Sidekiq memory limits and memory killer in kubernetes
After https://gitlab.com/gitlab-com/gl-infra/infrastructure/-/issues/10930 I've been thinking about the sidekiq memory killer in kubernetes. I accept that in kubernetes the native memory limits are the One True Way to kill off pods that have exceeded their allocation, and I see gitlab-org/charts/gitlab#1692 showing that the memory killer is tricksy in kubernetes in the past.
However, terminating a pod for exceeding the memory limit sends a SIGKILL (immediate termination) which gives no opportunity for sidekiq to let jobs complete or get requeued. When this happens, interrupted jobs only eventually get picked up by the reliable fetcher (runs hourly by default, and this was part of the issue in 10930). We've currently set the memory limits for the sidekiq pods quite a bit higher (3-8GB) than the value the old sidekiq memory killer limit was set to (~2GB), so in practice I don't expect sidekiq to get cgroup OOM-killed all that often (especially once the current PagesWorker memory problem is fixed) without the memory killer, but it still makes me a bit twitchy. Even if we made the reliable fetcher cleanup run more often (every few minutes?), that could be a long time to wait for an urgent
job to get re-scheduled, with a customer waiting on the UI to update and getting impatient. And I acknowledge that our preferred scenario is that sidekiq never leaks or gets OOM-killed, but we don't always get what we want.

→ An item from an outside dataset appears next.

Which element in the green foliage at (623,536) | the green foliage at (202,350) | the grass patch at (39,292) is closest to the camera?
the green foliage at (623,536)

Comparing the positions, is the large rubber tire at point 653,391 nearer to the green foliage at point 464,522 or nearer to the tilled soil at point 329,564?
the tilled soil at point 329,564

I think we need to consider making the wrapper script container smarter and able to restart cleanly, then enable one of the memory killers again (legacy or daemon, not sure which yet, but possibly the smarter daemon one), with limits configured sufficiently below the actual k8s memory limits for each shard such that if something gets a bit out of hand, or there's a gradual leak, we'll get a clean shutdown with jobs smartly re-queued for best results. We should also monitor for this happening and alert if it starts occurring "too often".
@skarbek You've been knee deep in this for a while; what do you think?